BEGIN SUPPLIED INFORMATION

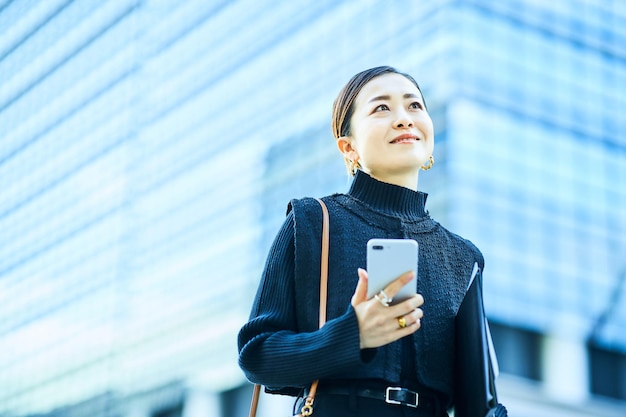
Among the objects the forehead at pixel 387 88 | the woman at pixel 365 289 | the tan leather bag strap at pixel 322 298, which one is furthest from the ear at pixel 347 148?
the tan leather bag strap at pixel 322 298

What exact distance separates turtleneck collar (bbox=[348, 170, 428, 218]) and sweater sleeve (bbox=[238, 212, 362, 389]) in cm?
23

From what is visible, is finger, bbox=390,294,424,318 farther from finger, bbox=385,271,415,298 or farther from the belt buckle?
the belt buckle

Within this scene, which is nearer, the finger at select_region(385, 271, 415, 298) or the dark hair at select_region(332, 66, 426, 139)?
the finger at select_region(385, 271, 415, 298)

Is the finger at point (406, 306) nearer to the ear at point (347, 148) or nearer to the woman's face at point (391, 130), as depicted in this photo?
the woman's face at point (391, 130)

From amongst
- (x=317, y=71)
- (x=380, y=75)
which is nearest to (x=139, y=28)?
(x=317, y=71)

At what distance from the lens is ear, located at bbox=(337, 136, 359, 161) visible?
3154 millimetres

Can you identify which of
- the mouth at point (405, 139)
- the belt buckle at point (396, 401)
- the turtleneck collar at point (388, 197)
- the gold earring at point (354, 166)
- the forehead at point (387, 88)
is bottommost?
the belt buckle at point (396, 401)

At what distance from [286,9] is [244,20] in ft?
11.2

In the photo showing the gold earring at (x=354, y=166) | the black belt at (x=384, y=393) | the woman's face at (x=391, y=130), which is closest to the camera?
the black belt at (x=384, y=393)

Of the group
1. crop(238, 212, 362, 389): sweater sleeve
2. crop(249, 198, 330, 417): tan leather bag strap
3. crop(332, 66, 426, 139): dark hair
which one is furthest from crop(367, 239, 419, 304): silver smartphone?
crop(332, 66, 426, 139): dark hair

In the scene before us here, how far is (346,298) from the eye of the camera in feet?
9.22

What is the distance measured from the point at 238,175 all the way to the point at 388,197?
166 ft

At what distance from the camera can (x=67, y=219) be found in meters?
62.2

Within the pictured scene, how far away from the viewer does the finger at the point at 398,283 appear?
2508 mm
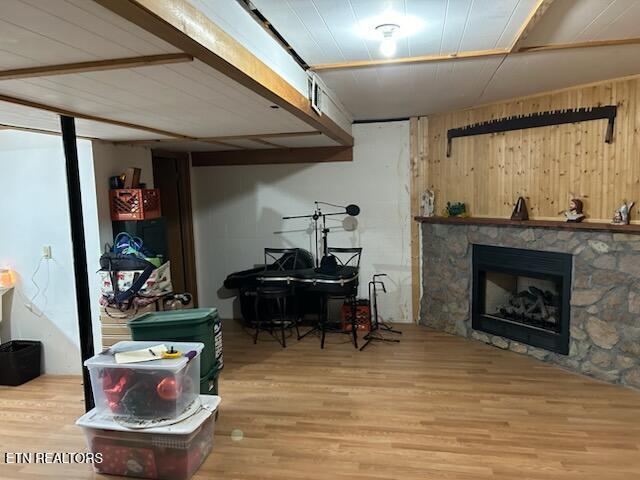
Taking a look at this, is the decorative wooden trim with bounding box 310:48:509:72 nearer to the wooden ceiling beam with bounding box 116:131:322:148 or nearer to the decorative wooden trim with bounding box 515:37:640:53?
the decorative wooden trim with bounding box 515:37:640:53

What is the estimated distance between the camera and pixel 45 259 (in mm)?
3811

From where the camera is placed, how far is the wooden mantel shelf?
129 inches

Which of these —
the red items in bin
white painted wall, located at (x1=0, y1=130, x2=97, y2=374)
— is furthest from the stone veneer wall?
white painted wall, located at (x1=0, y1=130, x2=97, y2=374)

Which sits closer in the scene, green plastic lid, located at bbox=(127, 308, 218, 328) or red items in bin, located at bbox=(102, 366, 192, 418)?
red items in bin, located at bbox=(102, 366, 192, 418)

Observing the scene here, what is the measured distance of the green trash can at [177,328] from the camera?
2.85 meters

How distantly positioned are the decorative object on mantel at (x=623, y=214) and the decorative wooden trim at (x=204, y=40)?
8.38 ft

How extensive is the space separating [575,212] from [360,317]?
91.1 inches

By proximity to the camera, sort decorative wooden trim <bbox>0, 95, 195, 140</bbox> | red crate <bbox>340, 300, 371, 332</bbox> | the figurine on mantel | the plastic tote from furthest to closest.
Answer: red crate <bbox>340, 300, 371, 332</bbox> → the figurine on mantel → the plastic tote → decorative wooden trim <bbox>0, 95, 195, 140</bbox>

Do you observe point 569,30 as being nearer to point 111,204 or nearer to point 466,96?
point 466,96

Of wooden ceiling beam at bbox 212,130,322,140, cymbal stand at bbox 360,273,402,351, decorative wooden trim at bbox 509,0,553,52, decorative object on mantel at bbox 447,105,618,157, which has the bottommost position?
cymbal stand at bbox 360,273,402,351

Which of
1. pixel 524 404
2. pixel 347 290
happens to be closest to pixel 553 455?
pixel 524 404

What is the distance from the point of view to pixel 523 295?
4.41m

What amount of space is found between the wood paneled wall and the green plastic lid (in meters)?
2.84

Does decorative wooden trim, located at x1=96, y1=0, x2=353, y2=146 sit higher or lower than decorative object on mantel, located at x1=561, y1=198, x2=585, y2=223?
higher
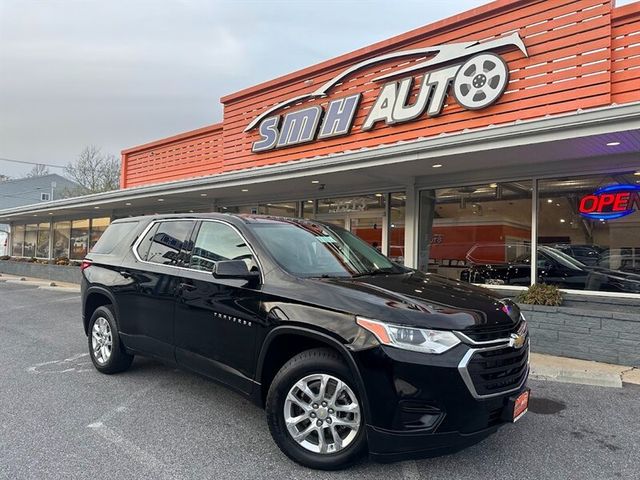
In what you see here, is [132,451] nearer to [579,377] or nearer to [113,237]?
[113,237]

END SUPPLIED INFORMATION

PROBLEM DESCRIPTION:
Print all of the entries above word for word, leaving out the pictures.

SOLUTION:
Among the objects the forehead at pixel 387 88 | the woman at pixel 365 289 | the tan leather bag strap at pixel 322 298, which one is furthest from the ear at pixel 347 148?
the tan leather bag strap at pixel 322 298

What exact distance separates turtleneck collar (bbox=[348, 170, 428, 218]) and sweater sleeve (bbox=[238, 212, 362, 389]) in cm?
23

From what is visible, is finger, bbox=390,294,424,318 farther from finger, bbox=385,271,415,298 or farther from the belt buckle?
the belt buckle

Within this scene, which is nearer, the finger at select_region(385, 271, 415, 298) or the dark hair at select_region(332, 66, 426, 139)?
the finger at select_region(385, 271, 415, 298)

Is the finger at point (406, 306) nearer to the ear at point (347, 148) or nearer to the woman's face at point (391, 130), as depicted in this photo?
the woman's face at point (391, 130)

From amongst
- (x=317, y=71)
- (x=380, y=75)
which is nearest to (x=139, y=28)?
(x=317, y=71)

At what distance from the lens is ear, located at bbox=(337, 136, 359, 161) visible?
3154 millimetres

Can you identify which of
- the mouth at point (405, 139)
- the belt buckle at point (396, 401)
- the turtleneck collar at point (388, 197)
- the gold earring at point (354, 166)
- the forehead at point (387, 88)
is bottommost?
the belt buckle at point (396, 401)

At what distance from [286,9] is [244,20] in ft?
11.2

In the photo showing the gold earring at (x=354, y=166) | the black belt at (x=384, y=393) | the woman's face at (x=391, y=130), which is closest to the camera?
the black belt at (x=384, y=393)

Of the group
1. crop(238, 212, 362, 389): sweater sleeve
2. crop(249, 198, 330, 417): tan leather bag strap
3. crop(332, 66, 426, 139): dark hair
which one is furthest from crop(367, 239, 419, 304): silver smartphone?
crop(332, 66, 426, 139): dark hair

In the scene before us here, how far is (346,298) from the eye of the camera in feet?
9.22

What is the distance measured from the point at 238,175 all the way to the point at 388,197?
166 ft

At what distance from the camera can (x=67, y=219) be found in meters?
62.2

Within the pictured scene, how far away from the viewer does the finger at the point at 398,283 appear?
2508 mm
Taking a look at this, is the decorative wooden trim with bounding box 310:48:509:72 nearer to the wooden ceiling beam with bounding box 116:131:322:148 or nearer to the decorative wooden trim with bounding box 515:37:640:53?
the decorative wooden trim with bounding box 515:37:640:53

What is the estimated distance between the camera and pixel 45 259 (in mm)?
3811

From where the camera is placed, how far is the wooden mantel shelf?
129 inches

Which of these —
the red items in bin
white painted wall, located at (x1=0, y1=130, x2=97, y2=374)
— is furthest from the stone veneer wall?
white painted wall, located at (x1=0, y1=130, x2=97, y2=374)

Which sits closer in the scene, green plastic lid, located at bbox=(127, 308, 218, 328) or red items in bin, located at bbox=(102, 366, 192, 418)?
red items in bin, located at bbox=(102, 366, 192, 418)

Observing the scene here, what is the measured distance of the green trash can at [177,328] from the camera?
2.85 meters

How distantly positioned are the decorative object on mantel at (x=623, y=214) and the decorative wooden trim at (x=204, y=40)?
8.38 ft

How extensive is the space separating [575,212] from [360,317]?
91.1 inches

By proximity to the camera, sort decorative wooden trim <bbox>0, 95, 195, 140</bbox> | red crate <bbox>340, 300, 371, 332</bbox> | the figurine on mantel | the plastic tote from furthest to closest.
Answer: red crate <bbox>340, 300, 371, 332</bbox> → the figurine on mantel → the plastic tote → decorative wooden trim <bbox>0, 95, 195, 140</bbox>

Do you observe point 569,30 as being nearer to point 111,204 or nearer to point 466,96?
point 466,96

Of wooden ceiling beam at bbox 212,130,322,140, cymbal stand at bbox 360,273,402,351, decorative wooden trim at bbox 509,0,553,52, decorative object on mantel at bbox 447,105,618,157, which has the bottommost position?
cymbal stand at bbox 360,273,402,351

Which of
1. pixel 524 404
2. pixel 347 290
happens to be closest to pixel 553 455?
pixel 524 404

What is the distance from the point of view to pixel 523 295?
4.41m

What amount of space is found between the wood paneled wall and the green plastic lid (in meters)?
2.84

Does decorative wooden trim, located at x1=96, y1=0, x2=353, y2=146 sit higher or lower than decorative object on mantel, located at x1=561, y1=198, x2=585, y2=223?
higher
In what you see here, is [132,451] nearer to [579,377] or nearer to [113,237]?
[113,237]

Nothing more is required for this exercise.